An introduction to Burp Suite

Burp Suite is a simple platform for web application security testing. This application has many tools, combining to form a monster at your fingertips. It will help you to test every component of your web application.

Burp will be the key in cases where you need to check how strong your website security is, how predictable your session tokens are, or how valid the checkpoint data in your application is. Furthermore, Burp allows for detailed manual assessments and automated technique combinations, leading to enumerate and analyze web application security analysis.

Burp has two editions that are available for download:

• Burp Suite Community Edition (pre-installed on Kali)
• Burp Suite Professional Edition (requires a yearly license, around 350 USD per year)
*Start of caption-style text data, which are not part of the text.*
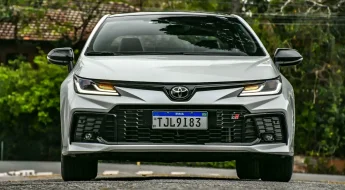 Toyota Corolla Gr Sport 6036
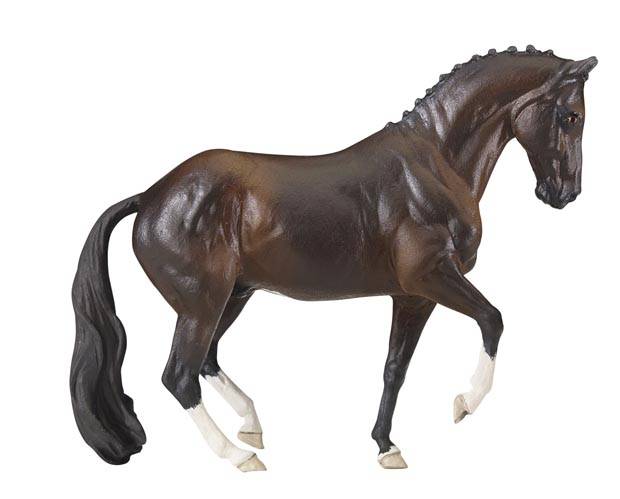 Breyer Stablemate Valegro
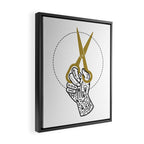 Create Framed Canvas Print Gallery Image 2
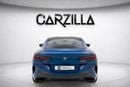 BMW M850i BMW M850i xDrive M Sport Carbon Core Individual 2019 l Full AGMC Service l AED 3,329 / Monthly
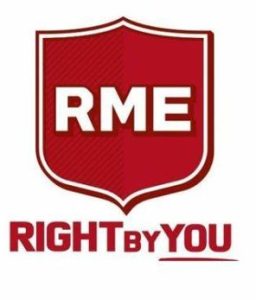 RME - Rock Mountain Equipment - Birtle Centre for the Arts Silver Sponsor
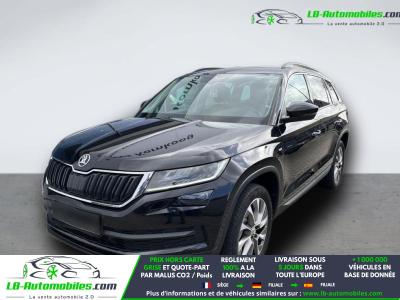 Skoda Kodiaq 2.0 TDI 200 BVA 4x4 5pl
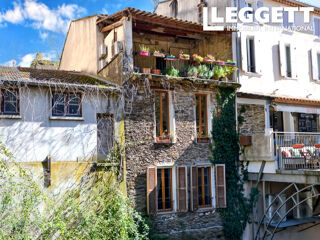  Maison à vendre 7 pièces 192 m²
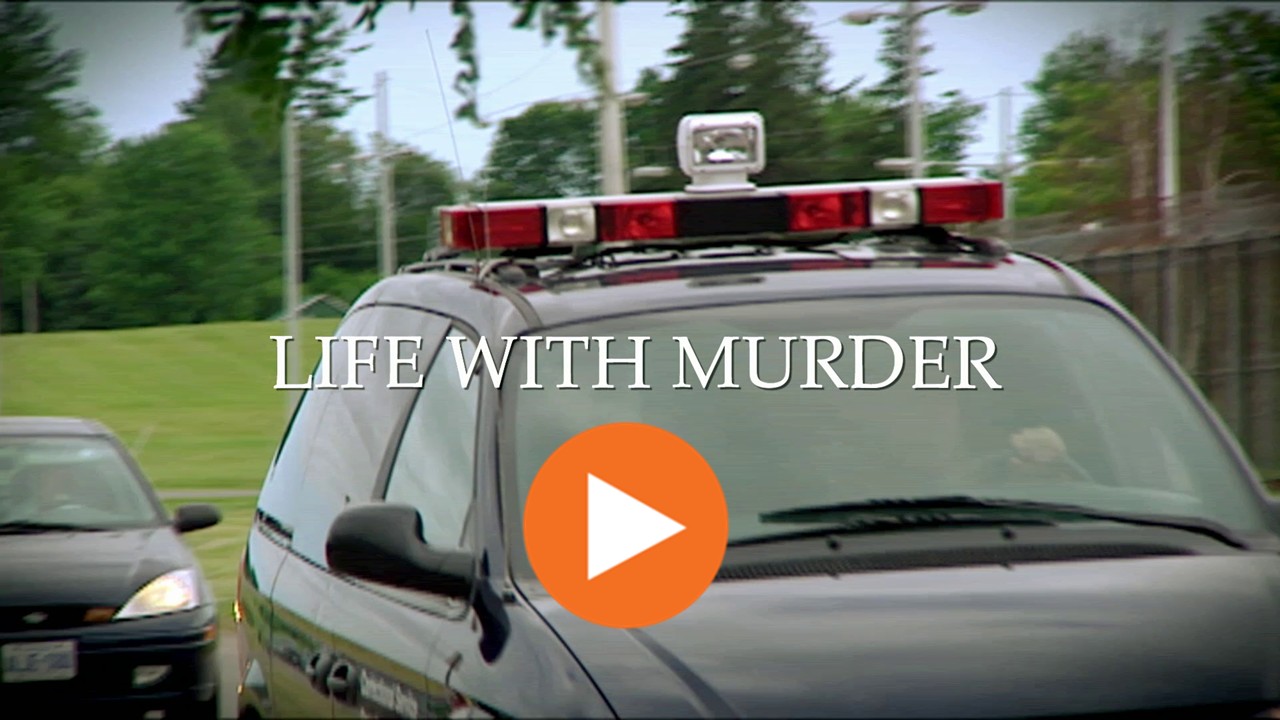Life With Murder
In summary, Burp is a local web proxy that allows you to manually modify, intercept, and inspect HTTP/S requests and responses between a user's browser and the target website that you're trying to test. While the user navigates through the web application manually, the tool intercepts all of the necessary details on all visited pages. The traffic between the server and the browser can be analyzed, modified, visualized, and, eventually, repeated multiple times. The professional version of Burp allows you to scan and find web application vulnerabilities.

The different tools included in Burp Suite can be seen in the tabs area (see the following screenshot):

• Target: This tool allows you to visualize your target application's contents in a folder structure hierarchy that corresponds to the site's URL structure. This section shows all of the content that has been discovered until now, by manually browsing the site's pages. 
• Proxy: This is the main engine of Burp, which allows it to intercept and modify all web traffic.
• Spider: This is a web spider tool that crawls applications to locate contents and functionalities.
• Scanner: This tool is a web vulnerability scanner, which discovers numerous types of web vulnerabilities (SQLi, XSS, and CSRF) automatically. It is available in the professional version only.
• Intruder: This is a powerful tool for carrying out automated, customized attacks against web applications. I call it the web fuzzer; web fuzzing typically involves sending unexpected input to the target application. This process may help to identify web application security flaws.
• Repeater: As the name suggests, it is used to manually modify and reissue web requests.
• Sequencer: This analyzes the quality of randomness in an application's session tokens or other important data items that are intended to be unpredictable.
• Decoder: This allows for encoding and decoding data.
• Comparer: The Burp Comparer is a handy utility for performing a visual diff between any two items of data, such as pairs of similar web responses.
• Extender: Burp Extender (BApp Store) allows you to load Burp extensions, which extend Burp's functionalities through using third-party apps.